If you are the right combination of literary and nosy (I am), the Natalie Portman and Jonathan Safran Foer emails of yesterday need no introduction. Like you, I have read The Emails. Probably also like you, I have Some Questions. Let’s jump right in:
- Why is this feature accompanied by a series of photographs of just Natalie Portman in her underwear? (This is a rhetorical question, we all know why.)
- I have this theory that the popular “underwear + cozy socks” photo aesthetic is designed to appeal to the kind of man who wants to objectify a woman, but also does not want to think of himself as the kind of man who objectifies women. The socks (or oversized cardigan) in this scenario provide a simulation of domesticity and intimacy that allows the viewer to ogle in relative comfort. Call it a “Maxim distancer.” Am I correct? Bonus question: is this also likely the kind of man who identifies as a “sapiosexual”?
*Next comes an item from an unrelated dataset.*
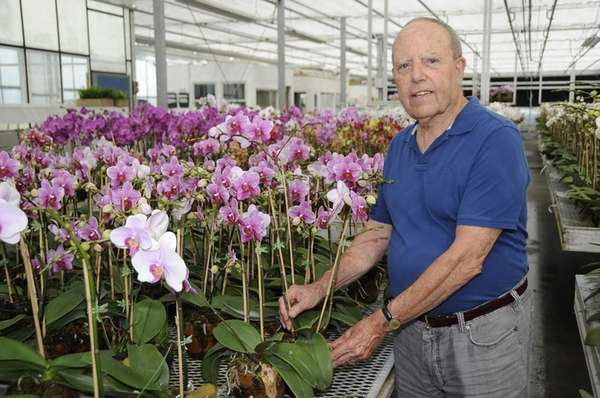 I. William Bianchi runs an orchid business on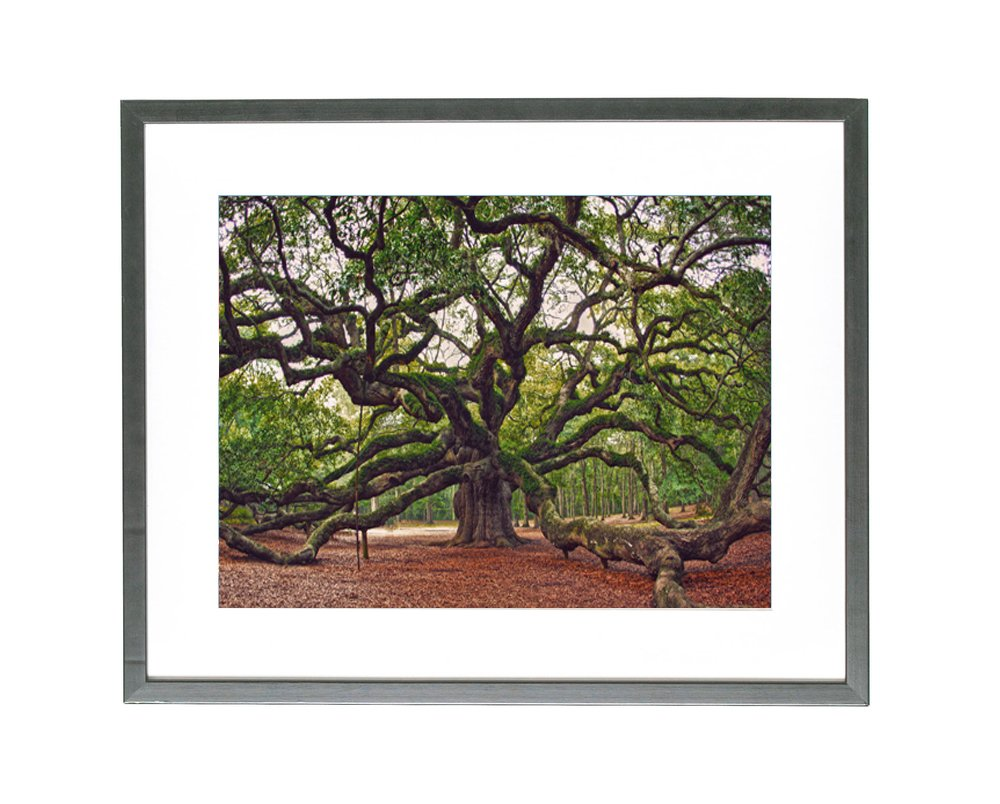 Angel Oak Tree Print, Charleston Photography, Angel Oak Photography Charleston Art, South Carolina Photography, Nature Landscape, Forest Art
- Isn’t it awkward as hell to continue to carry on a years-long friendship with someone who rather famously left his wife for you without, in fact, checking to see if you reciprocated his feelings?
- How does Michelle Williams feel about this? (Note: I am not Harry Burns; I don’t think that it’s impossible for men and women to be just friends or that their partners should be jealous. But were I JSF’s partner, I personally would have some, shall we say, reservations about both the friendship and this feature.)
- Who is the ex-boyfriend who called Natalie “Moscow”?
- What are the chances Gina Rodriguez texted the link to this article to Tessa Thompson with only the eyes emoji as a caption?
- Is … this … what emails are?
- No seriously, do these in any way resemble emails you send your friends? There are several friends with whom I carry on a rich correspondence; we too, discuss our ambitions, passions, and frustrations, but we also debate at length the peak of Chris Evans’ MCU abs.
- Has literal garbage ever been imbued with more significance?
- On a scale of 1-10, how offended should we be that a celebrated literary novelist, a high-brow Harvard-grad actress, and the paper of record did not think their audience would recognize carefully-constructed, self-aggrandizing intellectual performance when we saw it?
- There is not a person alive who doesn’t recognize the mysterious “loss” of the previous years of emails as a convenient (albeit not particularly convincing) fiction, right?
- What does Natalie think about Hiddleswift?
Please feel free to answer these questions and/or pose your own in the comments.